Is all memoir confessional? Is all personal writing memoir? What is the value of subgenres in creative nonfiction, and what do we lose (or gain) when we collapse them? What do you think?
January 8, 2013 § 11 Comments
We have tried for three days to respond to the kerfuffle that has arisen based on Susan Shapiro’s NYT blog piece which resulted in Hamilton Nolan’s Gawker take-down of Shapiro and her tawdry, profit-grubbing approach (he claims), followed by Amanda Marcotte’s Slate take-down of memoirist Elizabeth Wurtzel and journalism students who fail to focus on the larger world around them, headlined ” … Memoir Finally Hits Bottom.”

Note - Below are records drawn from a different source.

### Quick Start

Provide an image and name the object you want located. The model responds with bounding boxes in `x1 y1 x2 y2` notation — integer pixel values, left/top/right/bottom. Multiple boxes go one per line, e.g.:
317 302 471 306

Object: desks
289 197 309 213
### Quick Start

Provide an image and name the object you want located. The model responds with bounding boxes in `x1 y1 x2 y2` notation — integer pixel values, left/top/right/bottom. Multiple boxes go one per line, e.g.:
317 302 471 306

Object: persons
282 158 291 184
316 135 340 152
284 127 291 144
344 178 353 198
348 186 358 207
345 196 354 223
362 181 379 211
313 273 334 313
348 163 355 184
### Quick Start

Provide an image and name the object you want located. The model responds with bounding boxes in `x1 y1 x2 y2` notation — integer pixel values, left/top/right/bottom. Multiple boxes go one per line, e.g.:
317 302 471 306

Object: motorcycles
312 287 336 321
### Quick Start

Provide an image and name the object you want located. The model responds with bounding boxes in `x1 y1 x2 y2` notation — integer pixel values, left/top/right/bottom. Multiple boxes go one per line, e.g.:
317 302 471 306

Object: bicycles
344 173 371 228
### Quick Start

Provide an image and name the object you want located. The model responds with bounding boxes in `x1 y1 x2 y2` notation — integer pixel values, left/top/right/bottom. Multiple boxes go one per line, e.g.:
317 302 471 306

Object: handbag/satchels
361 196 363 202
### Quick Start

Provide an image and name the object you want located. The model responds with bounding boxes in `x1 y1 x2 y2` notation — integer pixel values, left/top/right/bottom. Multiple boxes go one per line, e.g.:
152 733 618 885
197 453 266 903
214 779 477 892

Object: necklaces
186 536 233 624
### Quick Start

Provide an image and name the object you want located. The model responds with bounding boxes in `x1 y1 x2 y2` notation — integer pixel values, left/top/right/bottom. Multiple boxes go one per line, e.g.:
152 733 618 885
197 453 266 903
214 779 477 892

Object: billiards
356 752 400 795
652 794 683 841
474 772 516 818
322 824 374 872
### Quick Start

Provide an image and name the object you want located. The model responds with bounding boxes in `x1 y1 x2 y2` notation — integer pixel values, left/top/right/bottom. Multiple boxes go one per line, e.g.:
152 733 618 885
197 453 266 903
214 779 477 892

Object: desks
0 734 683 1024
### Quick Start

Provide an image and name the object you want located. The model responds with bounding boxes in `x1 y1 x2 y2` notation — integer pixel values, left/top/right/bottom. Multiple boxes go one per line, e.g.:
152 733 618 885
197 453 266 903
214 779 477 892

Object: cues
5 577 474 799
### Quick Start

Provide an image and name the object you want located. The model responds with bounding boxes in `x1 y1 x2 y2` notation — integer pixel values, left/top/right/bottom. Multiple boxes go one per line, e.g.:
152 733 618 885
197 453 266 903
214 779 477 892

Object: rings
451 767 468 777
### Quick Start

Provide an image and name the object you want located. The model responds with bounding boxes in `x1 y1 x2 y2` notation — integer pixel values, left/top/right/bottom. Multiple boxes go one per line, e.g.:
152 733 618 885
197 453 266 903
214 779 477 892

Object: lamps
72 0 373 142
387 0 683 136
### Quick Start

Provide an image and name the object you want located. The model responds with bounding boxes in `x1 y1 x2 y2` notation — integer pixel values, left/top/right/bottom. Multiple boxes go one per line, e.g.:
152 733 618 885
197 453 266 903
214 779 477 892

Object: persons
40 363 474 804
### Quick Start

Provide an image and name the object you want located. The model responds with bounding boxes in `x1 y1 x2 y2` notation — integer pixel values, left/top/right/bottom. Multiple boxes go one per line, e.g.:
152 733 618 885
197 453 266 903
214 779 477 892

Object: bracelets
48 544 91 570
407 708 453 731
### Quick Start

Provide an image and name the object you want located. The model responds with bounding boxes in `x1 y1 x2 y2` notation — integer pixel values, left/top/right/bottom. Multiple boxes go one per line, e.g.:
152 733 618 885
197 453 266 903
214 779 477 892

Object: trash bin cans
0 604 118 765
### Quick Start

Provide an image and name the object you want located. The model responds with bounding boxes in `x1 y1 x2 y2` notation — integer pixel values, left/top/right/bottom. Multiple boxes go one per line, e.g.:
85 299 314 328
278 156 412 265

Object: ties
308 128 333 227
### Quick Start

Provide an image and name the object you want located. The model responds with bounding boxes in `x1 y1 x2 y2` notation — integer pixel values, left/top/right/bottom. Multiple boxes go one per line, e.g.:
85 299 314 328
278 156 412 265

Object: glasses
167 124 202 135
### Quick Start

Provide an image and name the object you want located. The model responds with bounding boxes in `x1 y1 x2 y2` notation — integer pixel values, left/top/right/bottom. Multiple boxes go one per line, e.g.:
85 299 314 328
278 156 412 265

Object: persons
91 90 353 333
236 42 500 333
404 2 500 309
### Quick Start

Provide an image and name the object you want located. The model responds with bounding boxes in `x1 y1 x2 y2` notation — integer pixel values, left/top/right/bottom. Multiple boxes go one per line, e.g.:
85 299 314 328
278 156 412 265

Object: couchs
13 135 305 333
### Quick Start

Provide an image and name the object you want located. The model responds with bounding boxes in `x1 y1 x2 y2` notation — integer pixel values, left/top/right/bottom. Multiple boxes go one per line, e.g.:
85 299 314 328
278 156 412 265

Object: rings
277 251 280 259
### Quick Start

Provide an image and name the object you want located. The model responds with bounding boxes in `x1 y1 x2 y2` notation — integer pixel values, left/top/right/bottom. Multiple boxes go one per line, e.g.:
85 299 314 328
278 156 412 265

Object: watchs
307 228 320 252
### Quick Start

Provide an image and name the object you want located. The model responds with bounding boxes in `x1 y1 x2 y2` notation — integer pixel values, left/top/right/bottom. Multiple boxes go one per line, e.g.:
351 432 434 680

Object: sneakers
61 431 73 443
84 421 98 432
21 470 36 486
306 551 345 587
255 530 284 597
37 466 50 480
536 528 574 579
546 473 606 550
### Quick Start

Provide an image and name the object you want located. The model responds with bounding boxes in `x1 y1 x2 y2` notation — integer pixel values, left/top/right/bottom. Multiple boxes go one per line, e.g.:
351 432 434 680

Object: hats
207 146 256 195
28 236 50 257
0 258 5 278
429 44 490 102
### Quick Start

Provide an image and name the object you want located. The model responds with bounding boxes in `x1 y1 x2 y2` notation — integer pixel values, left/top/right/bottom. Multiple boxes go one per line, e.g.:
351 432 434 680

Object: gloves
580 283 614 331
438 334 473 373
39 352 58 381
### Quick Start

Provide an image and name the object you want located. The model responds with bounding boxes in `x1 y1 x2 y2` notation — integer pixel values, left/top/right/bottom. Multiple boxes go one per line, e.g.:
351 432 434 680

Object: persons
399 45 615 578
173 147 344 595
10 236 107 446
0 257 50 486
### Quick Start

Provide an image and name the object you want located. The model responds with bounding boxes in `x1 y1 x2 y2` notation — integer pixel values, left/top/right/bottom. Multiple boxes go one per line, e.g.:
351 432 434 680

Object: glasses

We tried, down here on the bottom, and then couldn’t say anything coherent, and then erased our blog reaction, and then tried again, and then got befuddled, and erased again … In brief, we just couldn’t wrap our little heads around it.
Until it hit us: THEY’RE TEACHING CONFESSIONAL MEMOIR IN JOURNALISM SCHOOL?!?
We are so used to creative nonfiction programs in English departments coming under attack for our navel-gazing ways that it took us a while to realize this was all about J schools, and budding journalists, and all of a sudden we sort of agreed with Nolan, despite his snarky, uninformed take on things. Or did we? It still boggles.
Help us out please. Are they really teaching memoir in journalism schools? Should they be? Or is it just Susan Shapiro, stuck in the wrong department? Anyone have any experience, inside information? Comments encouraged.